__Requirement__. Print the listing below again, exactly. Skip the pictures.

__Data section__.
• • •
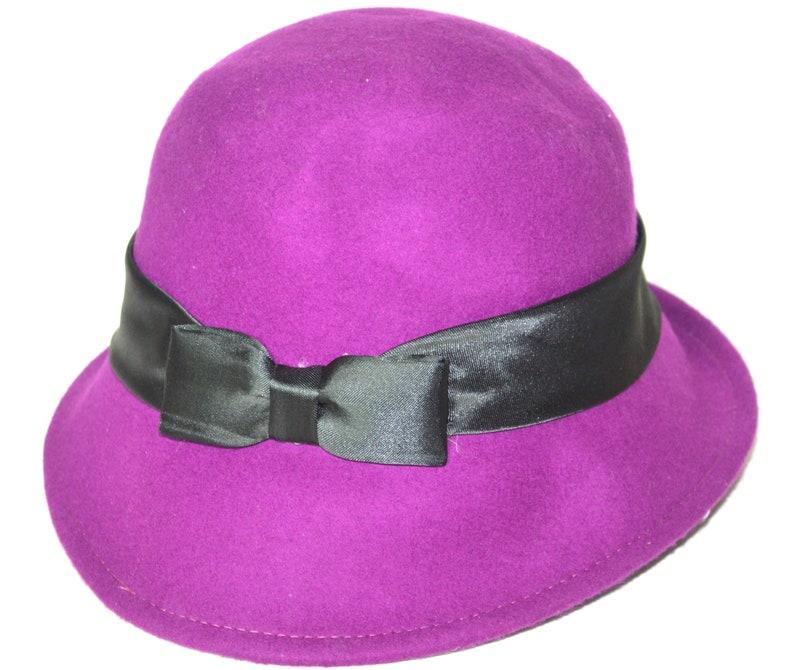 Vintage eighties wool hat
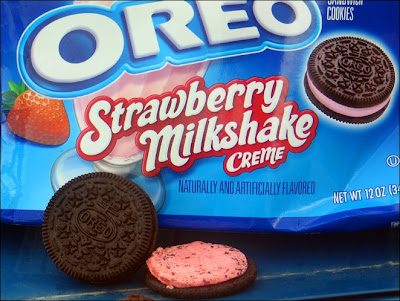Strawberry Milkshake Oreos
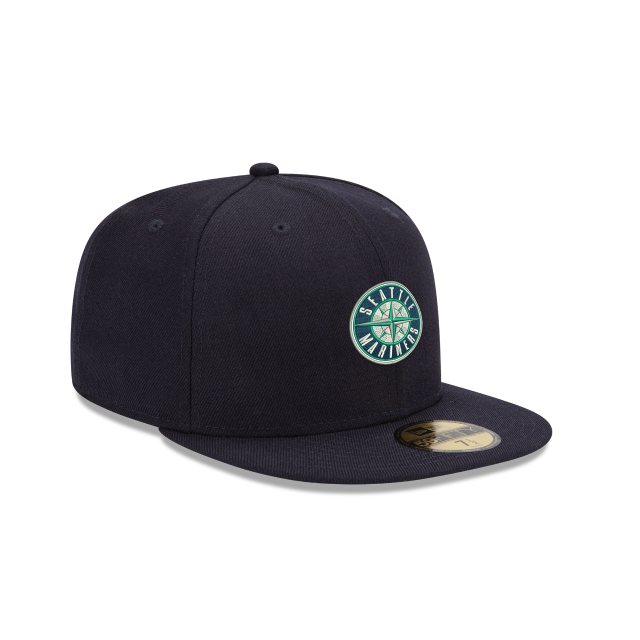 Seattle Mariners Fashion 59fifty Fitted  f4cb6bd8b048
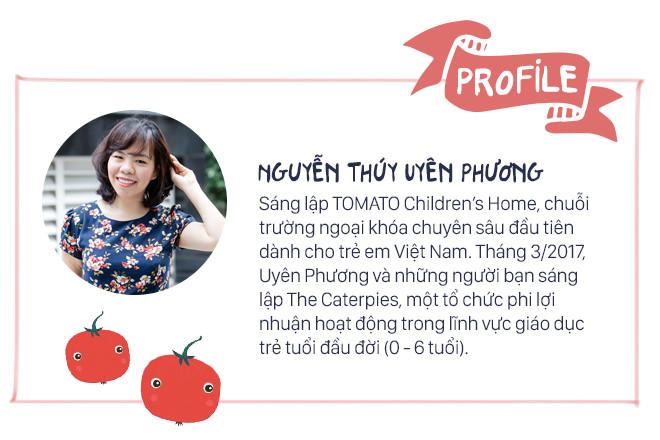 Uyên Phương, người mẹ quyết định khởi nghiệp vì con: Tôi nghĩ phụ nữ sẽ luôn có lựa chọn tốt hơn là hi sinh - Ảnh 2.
• • •
__Result of the exercise__.
 Vintage eighties wool hat
Strawberry Milkshake Oreos
 Seattle Mariners Fashion 59fifty Fitted  f4cb6bd8b048
 Uyên Phương, người mẹ quyết định khởi nghiệp vì con: Tôi nghĩ phụ nữ sẽ luôn có lựa chọn tốt hơn là hi sinh - Ảnh 2.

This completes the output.